The Grand Rapids Press: Fight Card Check Scam

The Grand Rapids Press is calling for the defeat of the Card Check Scam Bill:

Under the Employee Free Choice Act, a majority of employees simply need to sign a card expressing a willingness to join the union. Workers would likely make this crucial decision in the presence of union organizers, who would undoubtedly exercise considerable influence over them. Fellow workers would probably know who voted and how. So would bosses. Unions could still call a secret election, but the company’s right to demand one, something that is typically done now, would be taken away.

In addition to undermining secret ballots, the act would force companies to enter binding arbitration for a new union’s first contract and toughen penalties for companies that violate labor laws.

The act strikes at the heart of a basic tenet of democratic elections — the guarantee that people can cast their ballots without fear of retribution or coercion. Before a labor organizing vote takes place, unions and employers should have full and equal access to employees to make their respective cases. If that is not happening now, as union leaders claim, Congress should write laws to make sure it does.

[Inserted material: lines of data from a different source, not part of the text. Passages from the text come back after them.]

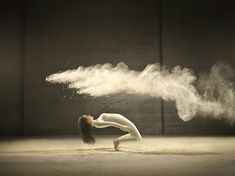 """The Belgian photographer Jeffrey Vanhouttehas collaborated with creative agencyNorvell Jefferson to capture these stunning images of dancers frozen in time. Clouds of powdered milk are sent up in the air alongside the graceful bodies and manipulated into fantastical shapes, from pairs of wings to """"The Matrix"""" bullet-time poses. All images © Jeffrey Vanhoutte Via My.... http://illusion.scene360.com/art/72623/jeffrey-vanhoutte-dancers/"""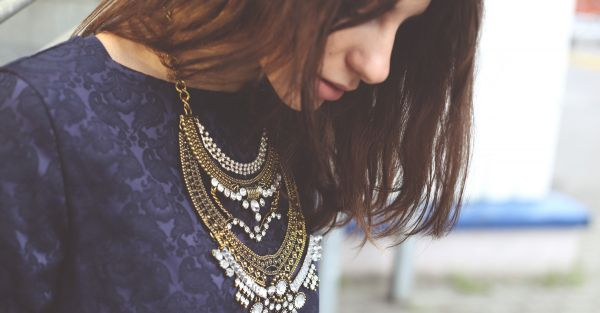 How To Wear Your Mom's Traditional Jewellery… With An LBD!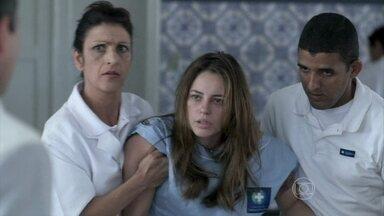 Paloma reconhece Bruno - O corretor tenta disfarçar na frente da enfermeira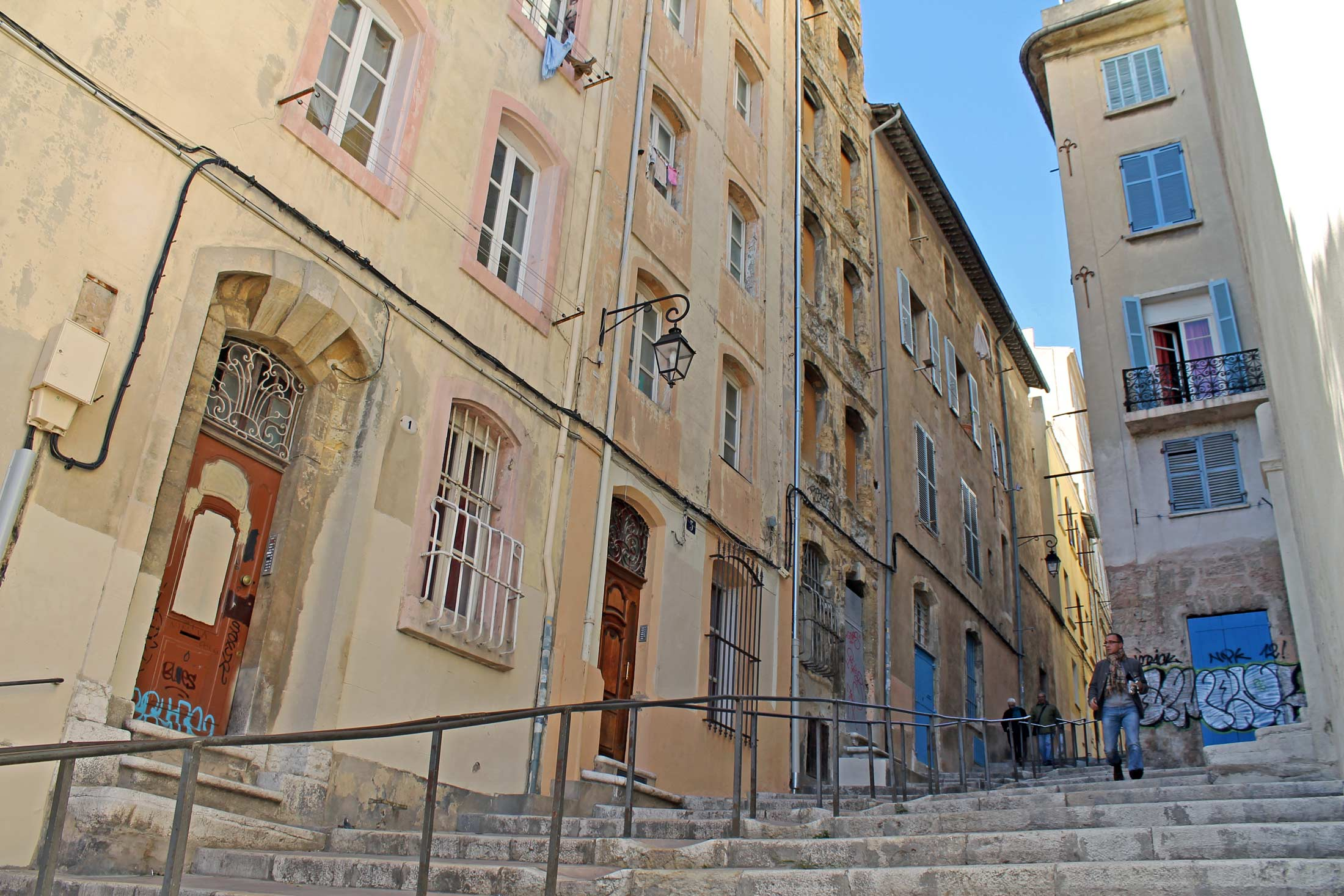 Le Panier in Marseille - Focal Journey (by Gustavo Espinola)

However, when the public debate is done, workers deserve the right to weigh the momentous decision about joining a union with only their own consciences and considerations as guides. Anything less than a protected secret ballot is simply anti-democratic.

Both sides agree that the Employee Free Choice Act would be the biggest change to labor law since the 1930s. Unions are demanding it in part because they’ve seen their numbers decline as a percentage of the work force in the last few decades. Passing this bill may help them recoup membership losses, but not on fair terms.

The Employee Free Choice Act is divisive politics and bad policy. The measure won’t help workers. It certainly won’t help Mr. Obama as he seeks to change the tone of Washington.